:: SELECTED EXCERPT

The P chunker directly reads .blocks.jsonl, treating each content line as an independent unit of processing for subsequent Stages B/C. This implies that [part n] numbering is reset independently per original content line.

6. Stage B: Row-Boundary Slicing for Oversized Tables

Stage B only processes tables whose token count exceeds table_max. Its goal is not merely to split the table but to preserve table boundary context based on row-boundary-priority splitting.

6.1 Row-Boundary-Priority Slicing

  • format="json": Slice by the top-level JSON row array.
  • format="html": Slice by <tr>...</tr> rows.
  • Tables not explicitly tagged but sniffable as JSON / HTML are handled by the same rules.

Before slicing, the <table {attrs}></table> wrapper token cost is pre-deducted so that each re-wrapped slice stays under table_max as much as possible. Each slice is re-wrapped as a valid <table> tag for ease of downstream parsing.

6.2 Row-Level Recursive Re-Slicing

If a row subset, after re-wrapping, still exceeds table_max, further subdivision is performed within that row subset. Only when slicing has converged to a single row that itself exceeds the limit does it degrade to character-level splitting. This mechanism keeps as much valid table structure as possible for table content expressible by row boundaries.

::::
:: DATA SECTION

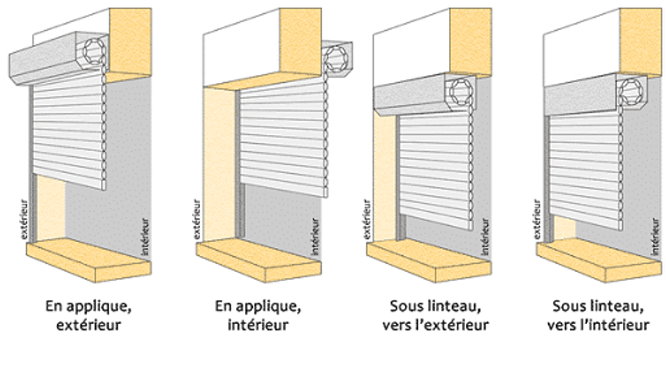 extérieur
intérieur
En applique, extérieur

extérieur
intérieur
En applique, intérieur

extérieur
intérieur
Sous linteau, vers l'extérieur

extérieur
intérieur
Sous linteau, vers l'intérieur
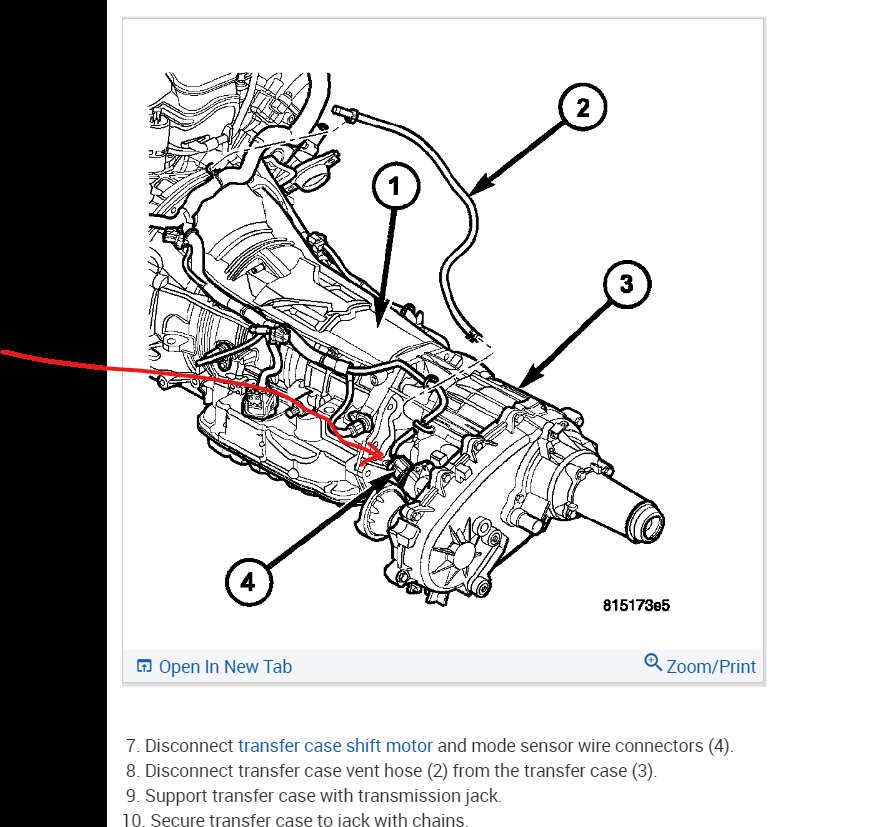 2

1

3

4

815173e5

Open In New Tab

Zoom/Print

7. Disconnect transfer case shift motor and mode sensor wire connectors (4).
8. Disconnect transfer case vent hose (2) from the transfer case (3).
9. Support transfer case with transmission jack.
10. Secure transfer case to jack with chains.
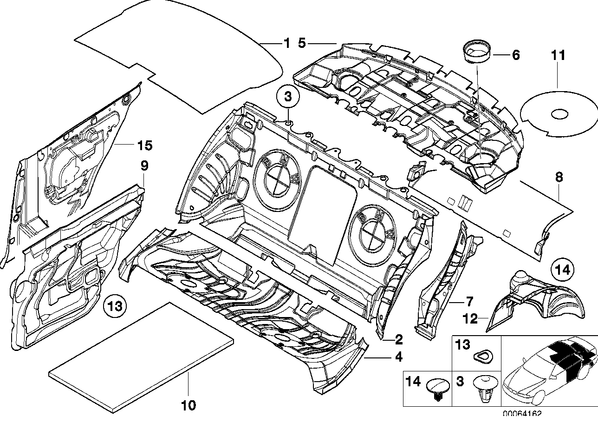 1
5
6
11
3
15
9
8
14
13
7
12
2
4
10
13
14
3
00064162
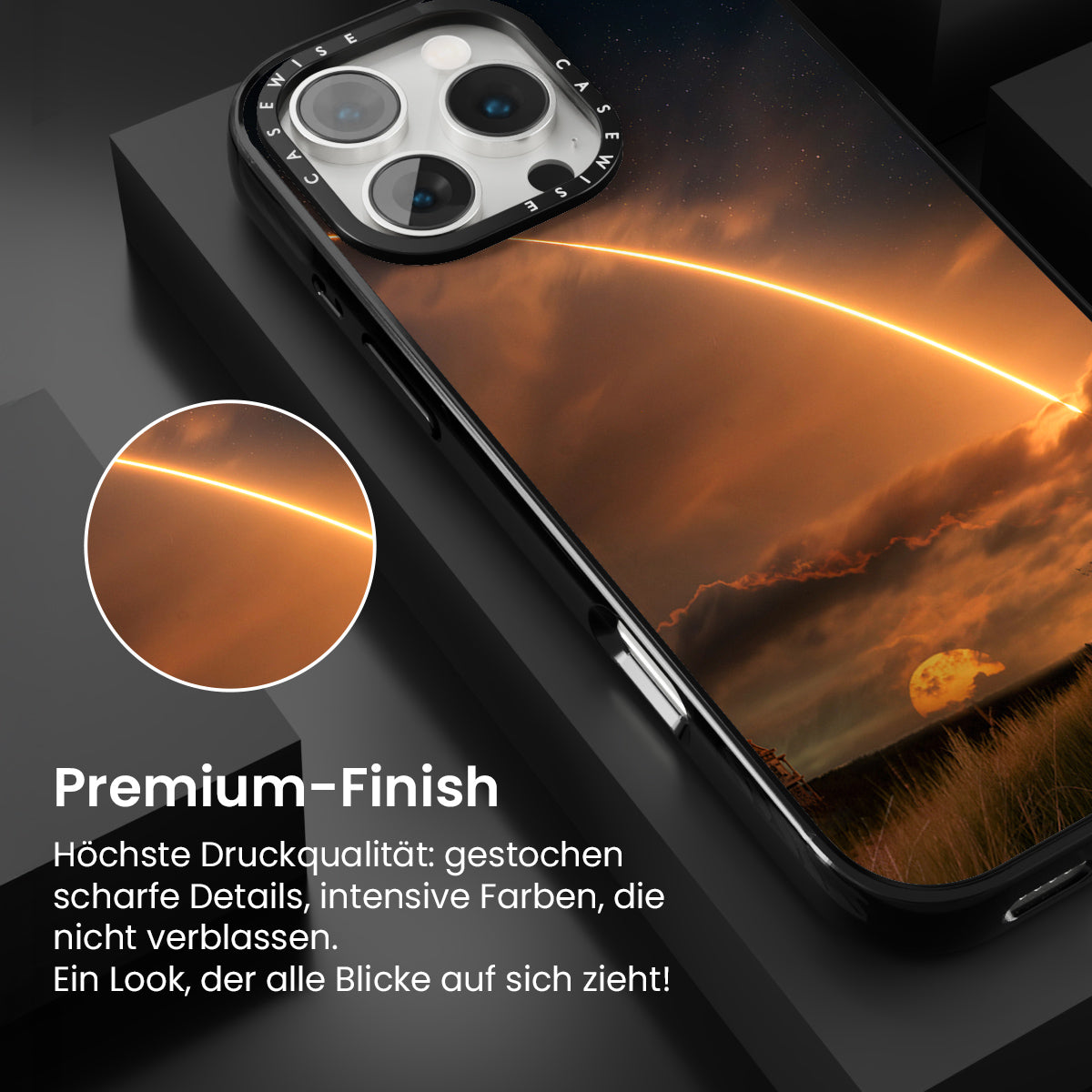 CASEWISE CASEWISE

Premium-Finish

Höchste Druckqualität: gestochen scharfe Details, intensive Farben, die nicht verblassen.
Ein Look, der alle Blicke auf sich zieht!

::::

▶ _PROBLEMS AND TASKS_
• A. Update the table-slicing text from "6.1 Row-Boundary-Priority Slicing" up to and including "by row boundaries.", putting "max_table_tokens" in place of "table_max".
• B. In the table-slicing text, when does Stage B fall back to character-level splitting?
The material is separate from the table-slicing text.

▶ _EXERCISE RESPONSES_
• A.
6.1 Row-Boundary-Priority Slicing

  • format="json": Slice by the top-level JSON row array.
  • format="html": Slice by <tr>...</tr> rows.
  • Tables not explicitly tagged but sniffable as JSON / HTML are handled by the same rules.

Before slicing, the <table {attrs}></table> wrapper token cost is pre-deducted so that each re-wrapped slice stays under max_table_tokens as much as possible. Each slice is re-wrapped as a valid <table> tag for ease of downstream parsing.

6.2 Row-Level Recursive Re-Slicing

If a row subset, after re-wrapping, still exceeds max_table_tokens, further subdivision is performed within that row subset. Only when slicing has converged to a single row that itself exceeds the limit does it degrade to character-level splitting. This mechanism keeps as much valid table structure as possible for table content expressible by row boundaries.

• B. Only when slicing has converged to a single row that by itself exceeds the limit.